The one item that I know about that was designed as a "True Strike" item was a bow, I think.  Anyway, it not only takes a standard action to activate, it was a spell trigger (or was it spell completion?) type of item, so you ALSO needed to have "True Strike" on your spell list, a further balancing factor.


----------



## dcollins (Dec 17, 2002)

Xeoble said:
			
		

> *Magic item construction baffles me (possibly because i haven't read them enough).*




Base item construction is quite easy: the character must have the appropriate feat, pick an item from the DMG, and pay the cost in gold, XP and time.

Construction of "new items" not listed in the rules is a completely different matter, subject entirely to DM judgement with only general guidelines given. All "new items" are inherently house-ruled. If you are baffled by that prospect, the easiest and safest thing to do is just go by the rules as presented, and not allow any "new items" to be constructed.


----------



## kreynolds (Dec 17, 2002)

Artoomis said:
			
		

> *The one item that I know about that was designed as a "True Strike" item was a bow, I think.  Anyway, it not only takes a standard action to activate, it was a spell trigger (or was it spell completion?) type of item, so you ALSO needed to have "True Strike" on your spell list, a further balancing factor. *




It's the Bow of True Arrows, spell-trigger, from S&F.


----------



## plavi (Dec 17, 2002)

For a permanent True Strike item take the following in consideration:
the DMG sais: bonus squared * 1000.

So, +20 weapon = 20 * 20 * 1000 = 400.000 gp.

It is only on to hit and not on damage, but since to hit is way better than bonusses to damage I will be merciful and knock off 25% of the price, for 300.000 gp. And that is only taking in account the cold rules of the DMG and not that (depending on campaign type) you may need the tarrasque's eye, the roc's egg or the Cyclops' toenails to create it. 

Who the fong has 300.000 gp's laying around? It's enough to keep a small country running for a decade, or to build a huge castle, or to equip the entire party with full +5 weapons and some to spare.

Or, of course, just the N-word. 'No'. Repeat after me, if you say it to your party a few times it will come easier..... 'No!'. Really, it's a relief... 

Luck

Plavi


----------



## ConcreteBuddha (Dec 17, 2002)

plavi said:
			
		

> *For a permanent True Strike item take the following in consideration:
> the DMG sais: bonus squared * 1000.
> *




That's for * enhancement * bonuses to armor and ability scores. An enhancement bonus for weapons is actually the bonus squared x 2000. But luckily, enhancement bonuses can't go above +5 (non-epic), so your math is unfounded anyway.


----------



## Mordane76 (Dec 17, 2002)

Such items already exist -- they're called wands.

Brief 1:
Answer these questions about the True Strike thread:
(a) Which item does kreynolds name as the bow designed around True Strike?
(b) What price does plavi settle on after taking 25% off?
(c) Which items does Mordane76 say already serve this purpose?

Items listed in a dataset:
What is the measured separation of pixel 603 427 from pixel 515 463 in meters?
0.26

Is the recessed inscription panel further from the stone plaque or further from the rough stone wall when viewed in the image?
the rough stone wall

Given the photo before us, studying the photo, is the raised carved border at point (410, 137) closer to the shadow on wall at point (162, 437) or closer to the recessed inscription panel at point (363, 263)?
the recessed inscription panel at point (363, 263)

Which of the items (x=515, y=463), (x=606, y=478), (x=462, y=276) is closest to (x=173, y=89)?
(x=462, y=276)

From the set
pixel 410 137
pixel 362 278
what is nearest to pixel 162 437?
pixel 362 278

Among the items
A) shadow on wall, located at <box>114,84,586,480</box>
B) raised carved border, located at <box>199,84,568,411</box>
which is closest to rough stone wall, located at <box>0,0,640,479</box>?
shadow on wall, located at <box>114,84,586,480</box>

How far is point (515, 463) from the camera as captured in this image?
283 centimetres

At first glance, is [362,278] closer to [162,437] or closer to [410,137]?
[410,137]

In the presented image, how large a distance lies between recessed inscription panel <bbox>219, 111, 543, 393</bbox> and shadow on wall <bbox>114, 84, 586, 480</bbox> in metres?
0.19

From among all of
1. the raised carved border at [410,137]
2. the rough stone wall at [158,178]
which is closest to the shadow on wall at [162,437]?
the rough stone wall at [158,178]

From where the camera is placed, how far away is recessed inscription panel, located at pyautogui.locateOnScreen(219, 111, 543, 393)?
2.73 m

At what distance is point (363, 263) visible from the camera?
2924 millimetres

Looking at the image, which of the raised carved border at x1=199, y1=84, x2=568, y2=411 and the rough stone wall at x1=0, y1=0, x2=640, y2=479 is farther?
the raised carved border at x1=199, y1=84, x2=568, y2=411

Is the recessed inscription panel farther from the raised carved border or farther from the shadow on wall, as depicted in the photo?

Brief 2: Put the rows from the line with "At what distance" through the end of the rows into a Markdown table with the columns Row and Line. Number each line and leave out blank lines.

Finished answer 1:
(a) The Bow of True Arrows, a spell-trigger item from S&F.
(b) 300.000 gp.
(c) Wands.

Finished answer 2:
| Row | Line |
|---|---|
| 1 | At what distance is point (363, 263) visible from the camera? |
| 2 | 2924 millimetres |
| 3 | Looking at the image, which of the raised carved border at x1=199, y1=84, x2=568, y2=411 and the rough stone wall at x1=0, y1=0, x2=640, y2=479 is farther? |
| 4 | the raised carved border at x1=199, y1=84, x2=568, y2=411 |
| 5 | Is the recessed inscription panel farther from the raised carved border or farther from the shadow on wall, as depicted in the photo? |